Only in the event of impasse should DOE identify its own mode-route selection for a large-scale, long-term
shipment campaign. Such a decision should be made at the DOE headquarters level, and should be reviewed with
the Panel before it is finalized.
- DOE should require use of the selected mode-route option(s) by its carriers,
including monitoring of the campaign in process.
- The Panel should be convened periodically to review and assess the implementation
of the shipment campaign in process. If major problems are identified, the Panel
should have authority to recommend revisiting the integrated planning process.

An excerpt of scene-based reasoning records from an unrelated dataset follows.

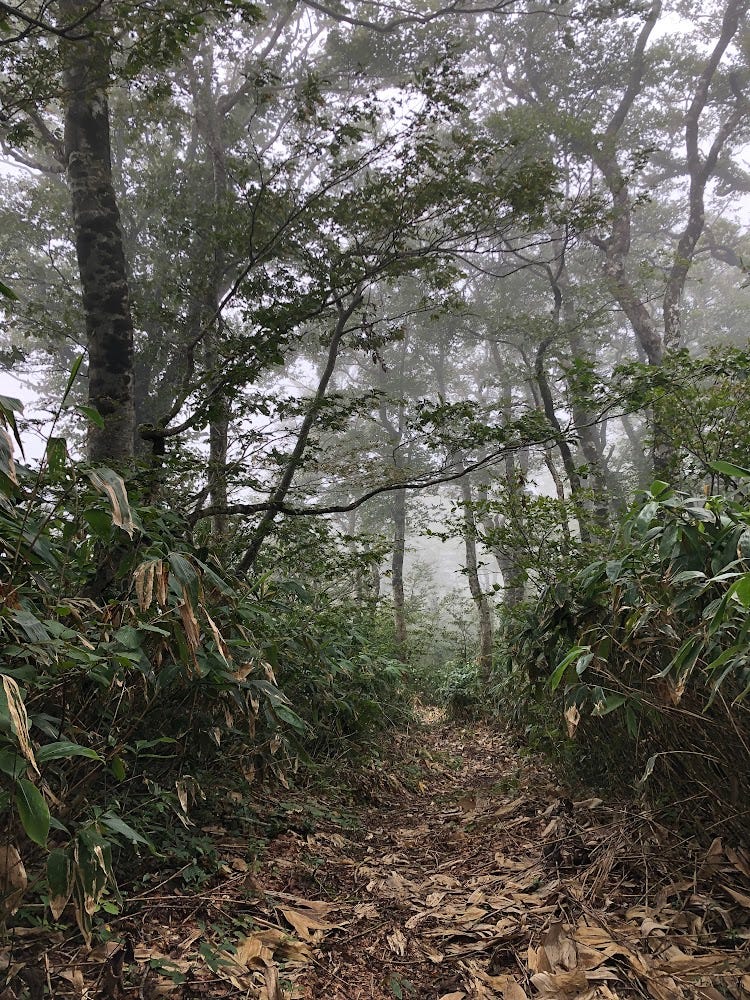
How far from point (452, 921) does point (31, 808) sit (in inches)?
76.6

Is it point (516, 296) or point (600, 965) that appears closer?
point (600, 965)

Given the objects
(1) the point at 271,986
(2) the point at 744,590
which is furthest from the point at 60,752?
(2) the point at 744,590

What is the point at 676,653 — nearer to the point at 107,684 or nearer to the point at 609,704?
the point at 609,704

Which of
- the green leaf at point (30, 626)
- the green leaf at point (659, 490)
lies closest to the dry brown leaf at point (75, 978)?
the green leaf at point (30, 626)

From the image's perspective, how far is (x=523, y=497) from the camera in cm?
475

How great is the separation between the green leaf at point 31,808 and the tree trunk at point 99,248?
373 cm

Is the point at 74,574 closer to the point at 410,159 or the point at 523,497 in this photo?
the point at 523,497

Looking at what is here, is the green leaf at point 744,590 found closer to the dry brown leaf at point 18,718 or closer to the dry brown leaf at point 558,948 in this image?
the dry brown leaf at point 558,948

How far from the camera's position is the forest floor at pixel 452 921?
1.79 meters

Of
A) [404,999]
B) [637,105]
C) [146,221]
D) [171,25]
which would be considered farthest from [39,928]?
[637,105]

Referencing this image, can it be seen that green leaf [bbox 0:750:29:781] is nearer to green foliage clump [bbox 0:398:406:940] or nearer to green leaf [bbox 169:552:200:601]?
green foliage clump [bbox 0:398:406:940]

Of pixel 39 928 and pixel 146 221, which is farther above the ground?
pixel 146 221

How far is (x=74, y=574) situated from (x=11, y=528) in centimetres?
85

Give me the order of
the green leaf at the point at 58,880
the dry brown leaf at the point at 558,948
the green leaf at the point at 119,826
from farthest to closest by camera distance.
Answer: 1. the dry brown leaf at the point at 558,948
2. the green leaf at the point at 119,826
3. the green leaf at the point at 58,880
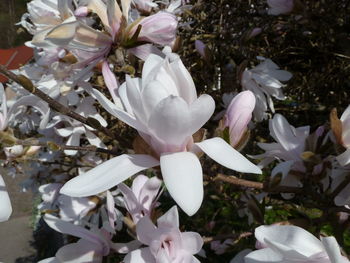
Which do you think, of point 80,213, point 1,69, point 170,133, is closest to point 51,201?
point 80,213

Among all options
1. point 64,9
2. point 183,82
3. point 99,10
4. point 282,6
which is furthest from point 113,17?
point 282,6

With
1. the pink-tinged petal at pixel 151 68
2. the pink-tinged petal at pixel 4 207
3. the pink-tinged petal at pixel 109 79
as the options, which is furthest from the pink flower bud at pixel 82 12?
the pink-tinged petal at pixel 4 207

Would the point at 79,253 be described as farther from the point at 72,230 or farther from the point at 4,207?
the point at 4,207

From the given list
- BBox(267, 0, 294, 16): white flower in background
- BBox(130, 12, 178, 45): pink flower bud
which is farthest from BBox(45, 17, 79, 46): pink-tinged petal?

- Congress should recognize that DOE shipping corridors must contend with unique
issues relating to the transportation of nuclear materials and waste and hence should
receive additional points in the analysis and scoring for future transportation funds.
3. Work with affected communities to address transportation safety issues by
continuing its outreach activities and entering into Memorandum of Understandings (MOUs)
with local governments at the origin and end points and along the transportation routes
regarding transportation issues. These MOUs must outline the relationships and actions
DOE plans to take while transporting radioactive and hazardous materials through an area,
as well as what emergency response is required of the local government.
1For clarity and specificity,
the terms used are defined as follows:
- A DOE shipment campaign is considered “large-scale
and long-term” if projected shipments of a particular waste type exceed
1,000 over a 5-year period, or 200 over a 12-month period.
- “Waste types,” which may be transferred in large-scale, long-term
DOE shipment campaigns include nonclassified shipments of types identified
in the DOE’s draft transportation protocols: e.g. low-level wastes, mixed
low-level wastes, Greater-Than-Class-C wastes, Special-Performance-Assessment-Required
wastes, transuranic wastes (contact and remote handled), spent nuclear
fuel and high-level wastes.
- A DOE shipment campaign is considered “highly-funneled” if
more than half of the projected shipments of a particular waste type have
a single destination, or if more than two-thirds have but two destinations.
2 Some, but not all, of these
issues were addressed in planning the campaign for shipment of TRU wastes
to the Waste Isolation Pilot Plant (WIPP) repository in New Mexico.
However, this process was limited by mode of transportation, and its lessons
have not been incorporated or extended in the plans for other large-scale
radioactive waste shipment campaigns conducted by DOE.